# What this task involves
Reproduce the complete set of records exactly. No picture is to appear in the copy.

┄┄┄┄┄┄

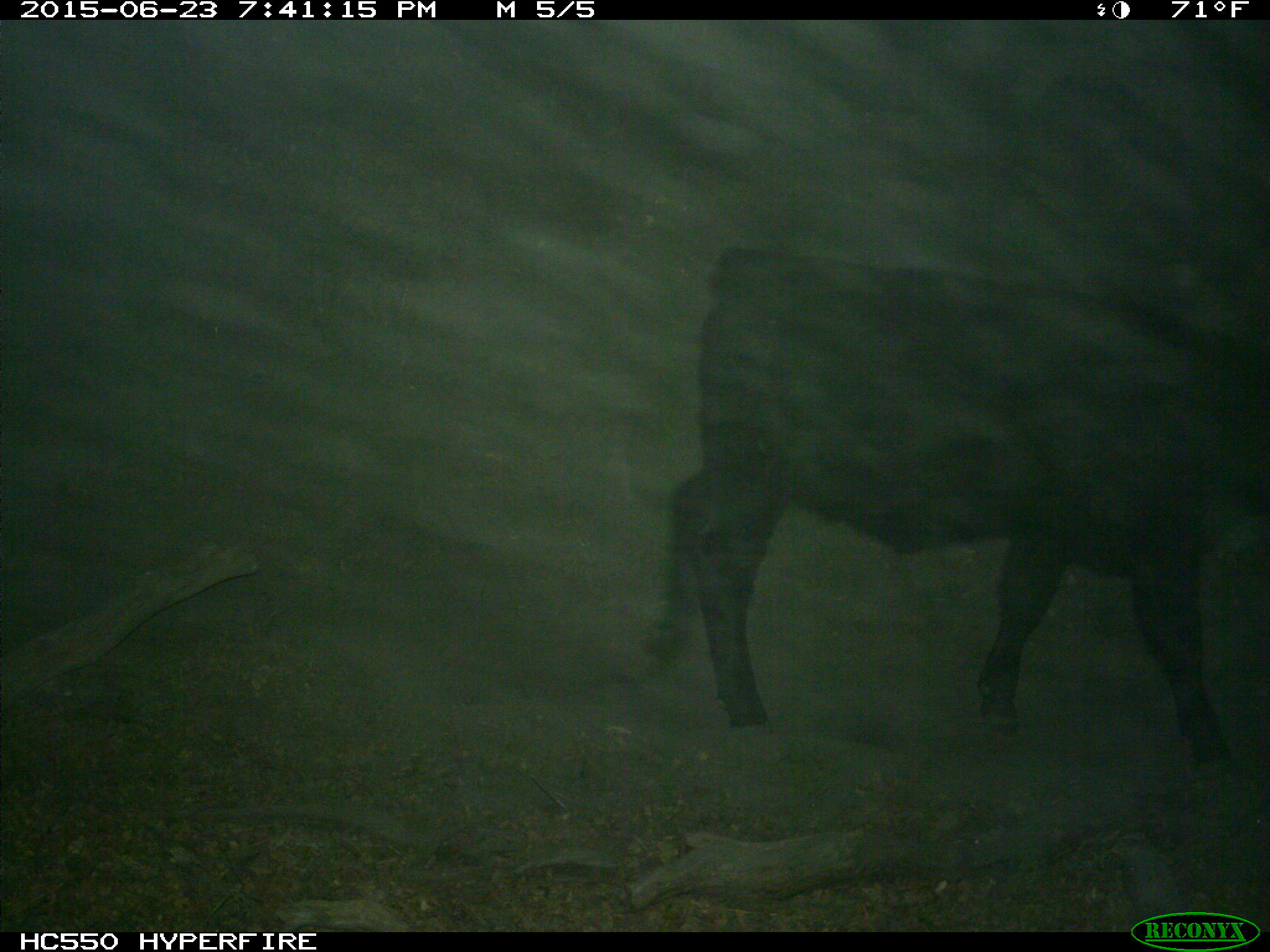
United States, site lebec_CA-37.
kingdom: Animalia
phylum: Chordata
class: Mammalia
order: Artiodactyla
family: Bovidae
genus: Bos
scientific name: Bos taurus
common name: domestic cow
Bos taurus (domestic cow).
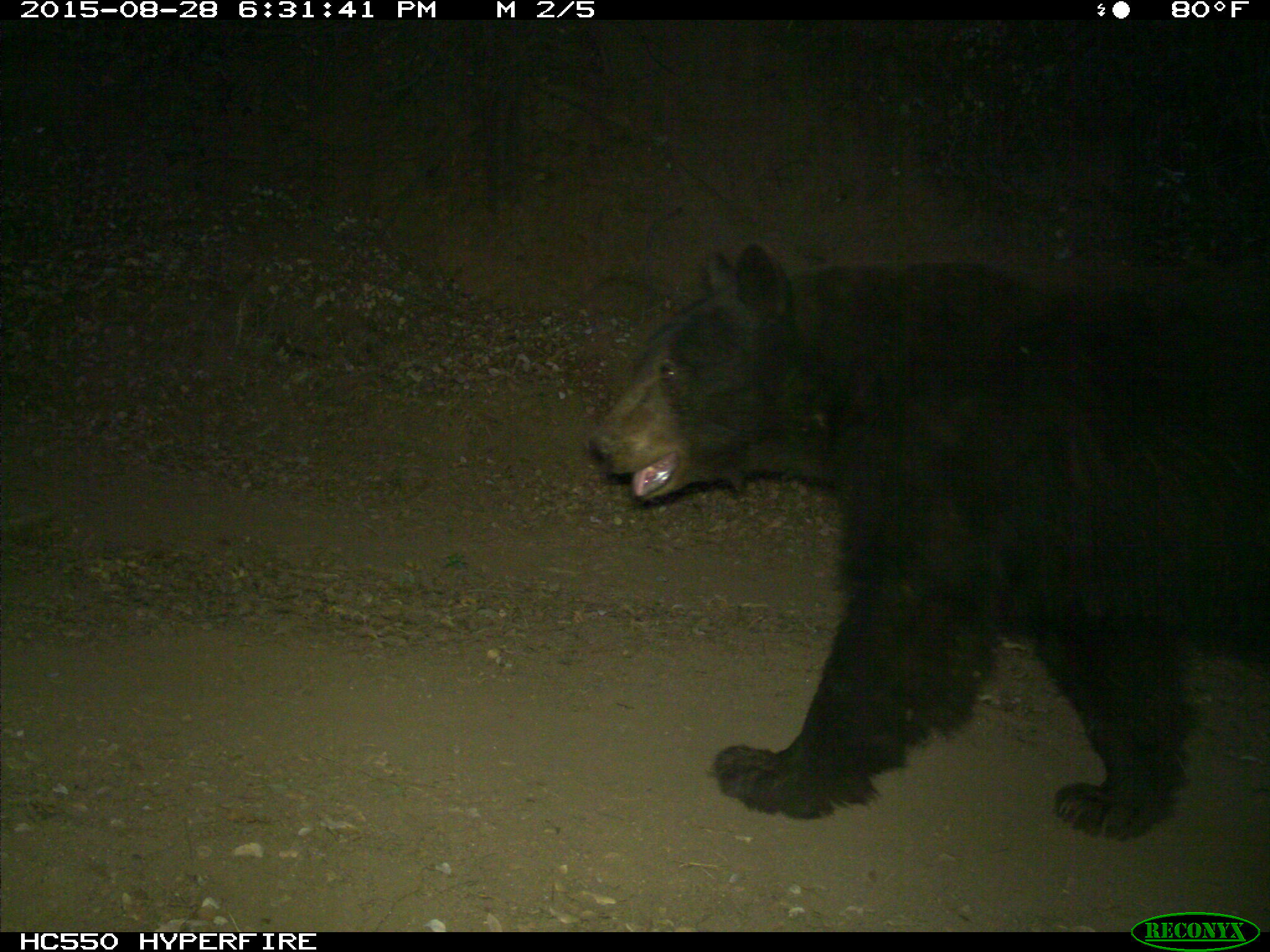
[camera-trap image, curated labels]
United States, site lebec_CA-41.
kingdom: Animalia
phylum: Chordata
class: Mammalia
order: Carnivora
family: Ursidae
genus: Ursus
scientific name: Ursus americanus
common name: american black bear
Ursus americanus (american black bear).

┄┄┄┄┄┄

# Response
United States, site lebec_CA-37.
kingdom: Animalia
phylum: Chordata
class: Mammalia
order: Artiodactyla
family: Bovidae
genus: Bos
scientific name: Bos taurus
common name: domestic cow
Bos taurus (domestic cow).
[camera-trap image, curated labels]
United States, site lebec_CA-41.
kingdom: Animalia
phylum: Chordata
class: Mammalia
order: Carnivora
family: Ursidae
genus: Ursus
scientific name: Ursus americanus
common name: american black bear
Ursus americanus (american black bear).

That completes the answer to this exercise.